Parents also have their tasks. They should label everything and give staff a comprehensive list of their child's belongings. The children need day bags with their favourite toy or game and room for their packed lunches.
The cost of trips can be prohibitive. Mr O'Sullivan finds some of the funding issues frustrating. "I'd like to see differential funding. The EU will pay for me to go to Germany to set up a link school but then won't fund the kids. I believe children with special needs merit recognition of the high cost of their trips. We have a very supportive parent teacher association. Other schools without that level of support find taking students away impossible."
There must be a high staff-pupil ratio. Frank Wise took eight staff for 14 students. "You can't expect people to throw money at you, but there could be some mechanism where the authorities paid for the staff necessary to accompany the kids." At Doubletrees, one of Waitz's priorities when he organises a trip is fund-raising.

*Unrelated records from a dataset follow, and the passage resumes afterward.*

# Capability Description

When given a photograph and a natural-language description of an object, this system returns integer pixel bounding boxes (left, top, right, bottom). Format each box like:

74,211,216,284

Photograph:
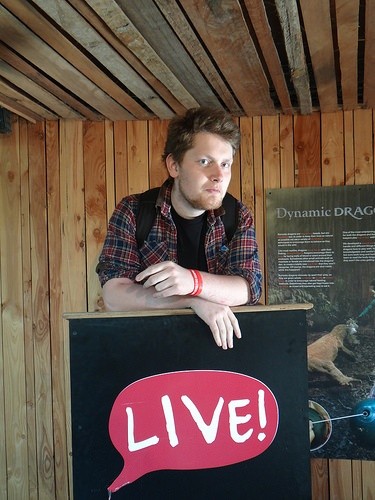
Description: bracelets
189,268,203,296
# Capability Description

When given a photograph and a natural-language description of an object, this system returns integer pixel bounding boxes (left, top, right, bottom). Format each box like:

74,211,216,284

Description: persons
95,107,264,350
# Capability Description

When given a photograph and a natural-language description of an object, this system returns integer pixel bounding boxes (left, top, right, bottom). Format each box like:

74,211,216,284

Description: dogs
306,324,364,385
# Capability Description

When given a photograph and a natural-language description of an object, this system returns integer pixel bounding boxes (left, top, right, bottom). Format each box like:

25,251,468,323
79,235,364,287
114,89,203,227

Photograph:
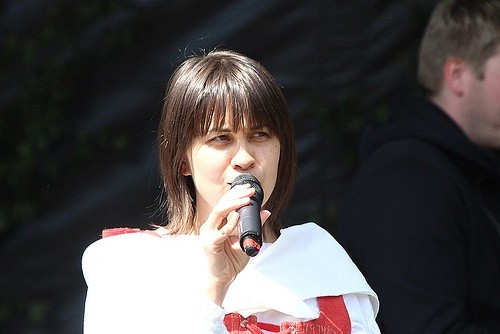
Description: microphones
230,173,264,257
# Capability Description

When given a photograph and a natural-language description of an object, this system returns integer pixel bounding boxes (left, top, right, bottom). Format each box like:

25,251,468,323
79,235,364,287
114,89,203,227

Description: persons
334,0,500,334
81,49,382,333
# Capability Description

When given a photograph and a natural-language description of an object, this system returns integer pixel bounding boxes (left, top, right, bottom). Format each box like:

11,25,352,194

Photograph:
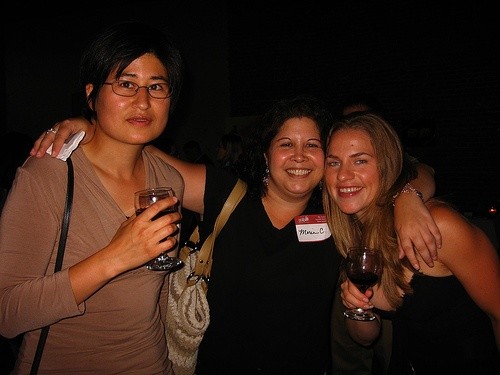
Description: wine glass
134,187,183,270
343,246,382,321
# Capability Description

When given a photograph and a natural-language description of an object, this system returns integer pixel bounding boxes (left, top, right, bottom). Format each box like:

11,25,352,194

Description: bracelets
390,183,423,206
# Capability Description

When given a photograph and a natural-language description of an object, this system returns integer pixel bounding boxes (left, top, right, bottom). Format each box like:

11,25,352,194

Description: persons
31,107,442,375
0,31,186,375
317,111,500,375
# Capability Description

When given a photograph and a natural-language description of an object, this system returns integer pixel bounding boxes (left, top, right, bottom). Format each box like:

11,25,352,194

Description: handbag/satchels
159,179,247,374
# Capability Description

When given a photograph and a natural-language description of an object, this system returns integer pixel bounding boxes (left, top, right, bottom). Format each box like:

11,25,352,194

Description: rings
45,127,57,136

For all the difficulties, Dieter Waitz and Sean O'Sullivan believe the journeys are invaluable. Students can make leaps in their social development. One Doubletree girl chose to stay in a dormitory with German students. She has behavioural problems and only basic language yet she was able to communicate and adapt to the situation. Similarly, one of the German boys took over from teachers and massaged the head of an English autistic girl who was upset and confused at times by the change in her routine.
"You get to know much more about the child," says Mr O'Sullivan. "One aspect of our work is to develop independence, so we start to spot things to work on. For example, a child who doesn't know how to brush their teeth. Academically, we get out of the classroom and use things which are stimulating and different and get students interacting with other people." Both he and Dieter Waitz have seen withdrawn children looking around, aware of new sounds and scenes.
The excitement in these teachers' voices when describing their students' achievements is evident. There's no doubt the distances the children come in their development warrant the miles travelled.